Spark event logging with s3a

classic Classic list List threaded Threaded
1 message Options
Reply | Threaded
Open this post in threaded view
|

Spark event logging with s3a

David Hesson

We are trying to use spark event logging with s3a as a destination for event data.

 

We added these settings to the spark submits:

 

spark.eventLog.dir s3a://ourbucket/sparkHistoryServer/eventLogs

spark.eventLog.enabled true

 

Everything works fine with smaller jobs, and we can see the history data in the history server that’s also using s3a. However, when we tried a job with a few hundred gigs of data that goes through multiple stages, it was dying with OOM exception (same job works fine with spark.eventLog.enabled false)

 

18/10/22 23:07:22 ERROR util.Utils: uncaught error in thread SparkListenerBus, stopping SparkContext

java.lang.OutOfMemoryError

    at java.io.ByteArrayOutputStream.hugeCapacity(ByteArrayOutputStream.java:123)
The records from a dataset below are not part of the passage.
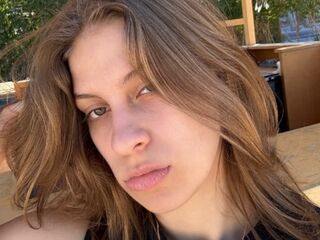 hot striptease show RhiannonLinko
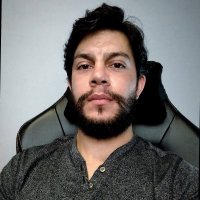 Mano (@manojimenezg) 's Twitter Profile Photo Mano (@manojimenezg) 's Twitter Profile Photo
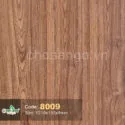 Sàn gỗ Cao cấp SmartWood 8009
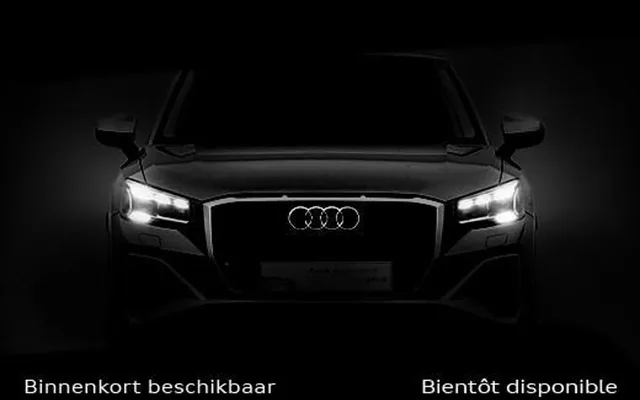AUDI S5 Cabriolet S5🏁 3.0L V6 354PK💥 QUATTRO GPS CAMERA SENSOREN FULL LED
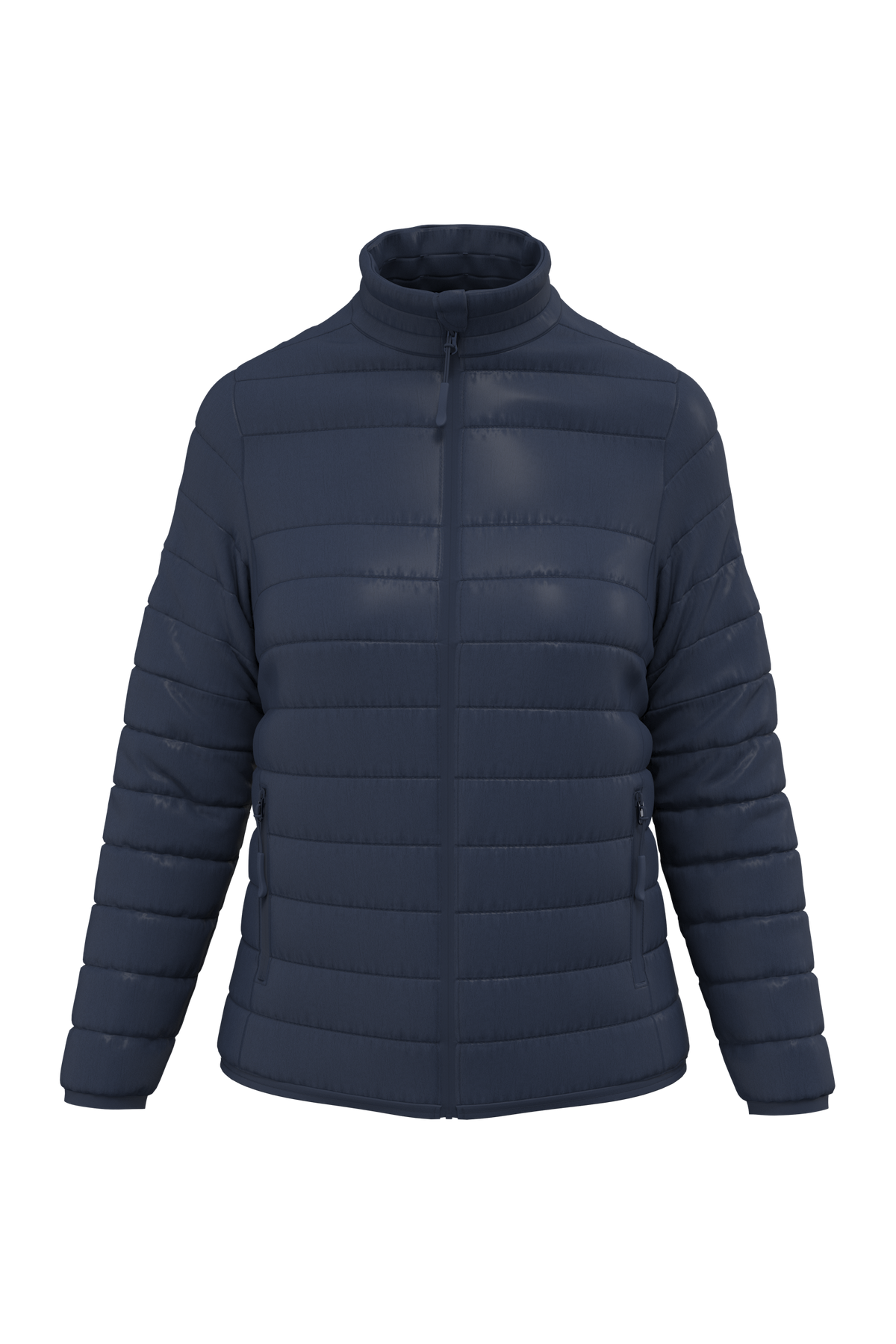 iDeal Basic Brand IB6176 Navy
    at java.io.ByteArrayOutputStream.grow(ByteArrayOutputStream.java:117)

    at java.io.ByteArrayOutputStream.ensureCapacity(ByteArrayOutputStream.java:93)

 

Full stack trace: https://gist.github.com/davidhesson/bd64a25f04c6bb241ec398f5383d671c

 

Does anyone have any insight or experience with using spark history server with s3a? Is this problem being caused by perhaps something else in our configs? Any help would be appreciated.